Fire haze shrouds Los Angeles area
Fire haze shrouds Los Angeles area
1 October 2005
published by www.denverpost.com
Los Angeles – Smoky haze from a 20,655-acre wildfire hung over parts of the city Friday, but firefighters helped by good weather canceled most evacuation orders as they made significant gains against the flames.
A return of airflow from the Pacific raised fire-slowing humidity levels, and winds were far calmer than at midweek, when strong, moisture-sapping, dry winds from the interior spread the so-called Topanga fire rapidly in the hills and canyon lands between the northwest edge of Los Angeles and Ventura County suburbs to the west.
Amid the good news were new fire concerns 70 miles east of Los Angeles, where 1,200 people were evacuated from mountain communities because of a 450-acre blaze in the San Bernardino National Forest. And a small fire slumbering in hills above suburban Burbank also awakened, sending up a towering plume at midday.
The Topanga fire overlapping the Los Angeles-Ventura county line was 20 percent contained, up from 5 percent Thursday, and was expected to be 35 percent surrounded by day’s end, said Los Angeles County Deputy Chief Mike Bryant, the incident commander.
“We’re really happy with the weather today. This is a good opportunity for us,” Bryant said at the unified command post in Thousand Oaks. “It is a very, very important day for us in fightingthis fire.”

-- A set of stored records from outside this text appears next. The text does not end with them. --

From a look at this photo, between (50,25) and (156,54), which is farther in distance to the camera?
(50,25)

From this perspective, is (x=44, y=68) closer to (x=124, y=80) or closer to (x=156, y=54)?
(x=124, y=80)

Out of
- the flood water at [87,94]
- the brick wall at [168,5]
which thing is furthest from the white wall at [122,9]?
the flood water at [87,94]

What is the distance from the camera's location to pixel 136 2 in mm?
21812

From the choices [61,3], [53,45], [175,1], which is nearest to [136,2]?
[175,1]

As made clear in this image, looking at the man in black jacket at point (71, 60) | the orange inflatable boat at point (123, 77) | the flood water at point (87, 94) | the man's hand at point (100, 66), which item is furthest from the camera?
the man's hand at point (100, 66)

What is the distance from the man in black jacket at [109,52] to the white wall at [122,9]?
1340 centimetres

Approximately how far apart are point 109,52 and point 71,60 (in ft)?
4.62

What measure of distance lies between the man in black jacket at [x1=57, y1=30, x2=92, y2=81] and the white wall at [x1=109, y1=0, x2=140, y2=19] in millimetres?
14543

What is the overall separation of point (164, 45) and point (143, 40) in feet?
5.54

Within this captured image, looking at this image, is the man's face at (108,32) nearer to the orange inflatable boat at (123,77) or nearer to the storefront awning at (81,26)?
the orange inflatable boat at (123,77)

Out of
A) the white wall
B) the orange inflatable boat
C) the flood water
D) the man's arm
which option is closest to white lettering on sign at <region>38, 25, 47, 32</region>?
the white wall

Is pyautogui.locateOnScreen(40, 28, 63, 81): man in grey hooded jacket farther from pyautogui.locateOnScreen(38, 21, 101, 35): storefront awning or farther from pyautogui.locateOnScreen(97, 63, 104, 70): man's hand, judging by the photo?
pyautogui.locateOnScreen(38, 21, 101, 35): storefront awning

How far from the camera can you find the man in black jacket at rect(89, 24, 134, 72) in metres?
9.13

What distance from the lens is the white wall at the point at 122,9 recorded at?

Evacuations were canceled in 10 areas and remained in effect for two, Lake Manor and Bell Canyon. About 400 people were registered in Red Cross shelters.
Despite the fire’s furious pace over the previous two days, confirmed structure losses stood at just one single-family home, three outbuildings, one storage building and a detached garage.
Fire officials indicated they would continue to focus on the south side of the fire area to keep any flames from jumping U.S. 101 and moving south. Fires northwest of Los Angeles have a history of blowing southward through the Santa Monica Mountains and Malibu to the ocean.
Ashes from the fires fell on the production site of the TV show “ER,” actor John Leguizamo told Fox 11 News. “We were shooting in Burbank, and you could smell them. We wrapped the episode last night. You could see the smoke coming on and ashes flying through the trailers,” he said.